Certamente podemos começá-la, mas é possível que no processo haja momentos em que a reforma democrática coloque em questão algumas formas do capitalismo. Enfim, ela não é uma alternativa completamente diferente. O princípio da democracia liberal é liberdade e igualdade para todos, e não sei como encontrar princípio mais radical. O problema com nossa sociedade é que eles não são colocados em práticas.
Um exemplo de democracia radical seriam os protestos na Grécia contra o arrocho econômico?

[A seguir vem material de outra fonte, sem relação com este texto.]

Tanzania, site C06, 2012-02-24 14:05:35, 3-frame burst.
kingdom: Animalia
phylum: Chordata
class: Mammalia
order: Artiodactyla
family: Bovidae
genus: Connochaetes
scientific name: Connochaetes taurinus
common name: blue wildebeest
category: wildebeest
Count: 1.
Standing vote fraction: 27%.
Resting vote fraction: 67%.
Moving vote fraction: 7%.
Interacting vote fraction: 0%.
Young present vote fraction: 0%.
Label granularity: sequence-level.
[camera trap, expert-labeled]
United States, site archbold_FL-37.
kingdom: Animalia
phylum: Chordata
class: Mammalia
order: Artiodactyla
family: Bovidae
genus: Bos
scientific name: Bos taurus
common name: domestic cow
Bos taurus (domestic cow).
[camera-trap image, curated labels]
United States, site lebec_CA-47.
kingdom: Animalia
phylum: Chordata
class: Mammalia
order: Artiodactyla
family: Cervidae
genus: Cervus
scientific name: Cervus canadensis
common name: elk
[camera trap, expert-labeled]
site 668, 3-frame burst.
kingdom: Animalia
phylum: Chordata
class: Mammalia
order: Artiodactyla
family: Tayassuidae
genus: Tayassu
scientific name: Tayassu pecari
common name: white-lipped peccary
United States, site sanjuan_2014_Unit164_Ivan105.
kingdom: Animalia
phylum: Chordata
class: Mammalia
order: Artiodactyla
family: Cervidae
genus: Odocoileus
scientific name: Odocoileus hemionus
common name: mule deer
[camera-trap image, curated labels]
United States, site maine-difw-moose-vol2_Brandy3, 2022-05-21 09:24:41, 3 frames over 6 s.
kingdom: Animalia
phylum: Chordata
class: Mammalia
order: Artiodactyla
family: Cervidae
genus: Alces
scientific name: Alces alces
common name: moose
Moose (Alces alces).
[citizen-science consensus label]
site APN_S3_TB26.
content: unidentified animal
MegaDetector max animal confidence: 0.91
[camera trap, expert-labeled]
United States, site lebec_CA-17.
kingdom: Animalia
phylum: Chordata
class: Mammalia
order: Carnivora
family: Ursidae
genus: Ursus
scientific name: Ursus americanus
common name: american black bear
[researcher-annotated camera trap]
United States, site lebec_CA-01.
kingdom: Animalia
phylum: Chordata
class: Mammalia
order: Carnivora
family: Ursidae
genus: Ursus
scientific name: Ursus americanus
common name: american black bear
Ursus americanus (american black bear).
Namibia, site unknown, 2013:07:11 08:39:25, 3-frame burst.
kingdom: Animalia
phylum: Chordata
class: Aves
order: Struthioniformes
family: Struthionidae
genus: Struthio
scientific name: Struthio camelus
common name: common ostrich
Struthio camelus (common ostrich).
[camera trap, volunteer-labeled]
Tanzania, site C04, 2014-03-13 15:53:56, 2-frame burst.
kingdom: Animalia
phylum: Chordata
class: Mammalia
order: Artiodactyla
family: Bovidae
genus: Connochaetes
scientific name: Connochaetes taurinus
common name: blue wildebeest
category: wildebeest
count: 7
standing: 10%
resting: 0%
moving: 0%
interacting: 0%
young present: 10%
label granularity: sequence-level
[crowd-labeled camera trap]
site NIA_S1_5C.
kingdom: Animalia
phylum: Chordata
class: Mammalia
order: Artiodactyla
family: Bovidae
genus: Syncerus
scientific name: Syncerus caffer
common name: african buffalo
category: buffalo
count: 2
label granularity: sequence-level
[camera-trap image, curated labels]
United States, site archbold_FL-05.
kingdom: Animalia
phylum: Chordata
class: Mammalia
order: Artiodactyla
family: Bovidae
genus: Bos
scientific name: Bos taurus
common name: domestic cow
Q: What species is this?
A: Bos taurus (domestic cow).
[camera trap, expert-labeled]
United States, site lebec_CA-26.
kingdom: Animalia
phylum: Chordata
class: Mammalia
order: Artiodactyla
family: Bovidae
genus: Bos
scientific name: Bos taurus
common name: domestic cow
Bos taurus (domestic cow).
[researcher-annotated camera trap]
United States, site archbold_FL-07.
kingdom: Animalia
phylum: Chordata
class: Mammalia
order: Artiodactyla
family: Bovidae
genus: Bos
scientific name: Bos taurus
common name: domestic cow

Não, são protestos, mas não uma forma de democracia radical. Compreendo que os gregos estão descontentes, mas esses que estão recusando as medidas propostas, o que propõem como solução? E ainda há muitos na Grécia que entendem que as reformas são necessárias.
A senhora advoga o pluralismo. Por esse viés, enxerga exagero em condenações a países orientais, como foi o caso da execução de um britânico na China no ano passado?
É preciso lembrar que os EUA também têm execuções, então nisso os chineses têm razão quando dizem: “Vocês vêm nos dar lições, mas comecem a colocar ordem na casa de vocês”. Os direitos humanos também não são respeitados nos países ocidentais.
Seria possível haver uma mesma noção de direitos humanos no mundo todo?
Não, é preciso aceitar que eles se expressam de formas diferentes. A forma ocidental é muito individualista, e não corresponde necessariamente a outras culturas. Essa é a minha concepção, pluralista.
Qual seria um exemplo dessa diferença?
A diferença entre liberdade e harmonia. É a diferença entre uma cultura fundamentalmente individualista e outra mais comunitária. A visão ocidental é focada no indivíduo. Já a chinesa, a indiana e a muçulmana pensam que a comunidade é importante. E, realmente, não podemos pensar o respeito à pessoa unicamente em termos de autonomia.
A senhora cita em seus textos o “bom regime político”. O que seria?
Não há um só, apesar de a teoria política pretender definir isso. Mas eu sou pluralista, acho que é preciso aceitar que há mais de uma boa resposta, mais de um bom regime.
Isso abre espaço para o relativismo?
Não, porque então tudo seria bom mas não haveria um bom regime. Eu digo que não há apenas um.
Como a senhora vê a guerra em nome dos direitos humanos?
Essa é uma coisa que considero horrível, a guerra humanitária, quando pensamos que haja só uma concepção de direitos humanos, e que é a nossa, e que ainda tenhamos o dever de impô-la. É preciso abandonar essa ideia de que o ocidente tem vocação de impor o direito dos homens mesmo pela força. Impor direitos humanos pela guerra é uma aberração.
Um dos problemas humanitários no Brasil são as prisões lotadas e desumanas. Alguns chegam a defender libertação de presos. Nessa hora, é mais importante defender a segurança?
É uma questão difícil. Acho que, como em muitas coisas na política, é preciso ter uma atitude pragmática, porque a segurança obviamente é importante, mas não podemos também dar tal prioridade à segurança a ponto de destruir os outros valores. É o que em inglês se define como “trade off”, tentar achar um equilíbrio.
Isso interessa à ciência política?
É um dilema que a sociedade ocidental encontra, porque em nome da defesa contra o terrorismo estão destruindo valores e direitos que são constitutivos da democracia. Mas não podemos dizer também que não se deva fazer nada. É preciso encontrar um balanço pragmático.
Já nos países desenvolvidos a polêmica é sobre a criminalização do imigrante. Existe a tendência à radicalização?
Não se pode criminalizar, mas, de outro lado, não podemos ter fronteiras completamente abertas. É preciso que haja medidas de controle. O europeu precisa se perguntar o que empurra todas essas pessoas da África subsaariana para a Europa por qualquer meio. Por que eles não são capazes de continuar a viver em seus países? Porque a política europeia e americana – e até certa medida, brasileira – é de exportar e até destruir as indústrias nativas.